RE: [BUG] 4.11.0-rc1 panic on shutdown X61s

From: Brown, Aaron F
Date: Mon Mar 13 2017 - 21:20:40 EST

> From: BjÃrn Mork [mailto:bjorn@xxxxxxx]
> Sent: Monday, March 13, 2017 9:46 AM
> To: Borislav Petkov <bp@xxxxxxxxx>
> Cc: Andy Shevchenko <andy.shevchenko@xxxxxxxxx>; lkml@xxxxxxxxxxx;
> linux-kernel <linux-kernel@xxxxxxxxxxxxxxx>; vcaputo@xxxxxxxxxxx; linux-
> pci@xxxxxxxxxxxxxxx; intel-wired-lan@xxxxxxxxxxxxxxxx; khalidm
> <khalidm@xxxxxxxxx>; David Singleton <davsingl@xxxxxxxxx>; Brown, Aaron
> F <aaron.f.brown@xxxxxxxxx>; Kirsher, Jeffrey T
> <jeffrey.t.kirsher@xxxxxxxxx>
> Subject: Re: [BUG] 4.11.0-rc1 panic on shutdown X61s
> Borislav Petkov <bp@xxxxxxxxx> writes:
> > On Sun, Mar 12, 2017 at 03:55:08PM +0200, Andy Shevchenko wrote:
> >
> >> The only change that IMHO matters happened between v4.10 and v4.11-
> rc1 is this:
> >>
> >> @@ -6276,8 +6274,8 @@ static int e1000e_pm_freeze(struct device *dev)
> >> /* Quiesce the device without resetting the hardware */
> >> e1000e_down(adapter, false);
> >> e1000_free_irq(adapter);
> >> + e1000e_reset_interrupt_capability(adapter);
> >> }
> >> - e1000e_reset_interrupt_capability(adapter);
> >>
> >> So, it apparently misses something for the other case, like
> >> pci_disable_msi() call or so.
> >
> > Well, lemme add the people from
> >
> > 7e54d9d063fa ("e1000e: driver trying to free already-free irq")
> >
> > to CC then. :-)
> Already did that a week ago:
> Haven't heard anything back yet. Wondering if they are waiting for
> someone else to submit the pretty obvious revert? Don't understand why
> that should take more than a minute to figure out. It's not like they
> are testing these changes anyway...

Believe it or not we actually do test these changes. This one was tested by me and I did not have the same results you and the other people reporting this trace did. I made it back in the lab today and have spent a good part of the day attempting to reproduce this bug without success. Freeze / resume works for me on all the systems I have tried, which includes a sampling of all the current parts and many older ones. Given there are several other reports of this it is obviously an issue and I would like to be able to reproduce it in case another patch to resolve the issue this attempts to fix comes back in another form. So I want to know what's different between the systems that hit this and my bank of systems that don't.

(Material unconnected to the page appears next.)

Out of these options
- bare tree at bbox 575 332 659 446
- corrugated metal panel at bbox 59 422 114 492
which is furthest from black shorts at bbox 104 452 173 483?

What exact part (or parts) are we looking at (lspci|grep -i eth) that trigger this? Could it be a difference in .config files? The trace says it is falling back to legacy interrupts, does the system continue to work and does the network continue to function in that mode? In case it's related to user space what is the base distro? Any other information you think can help me reproduce the issue would be appreciated.


> BjÃrn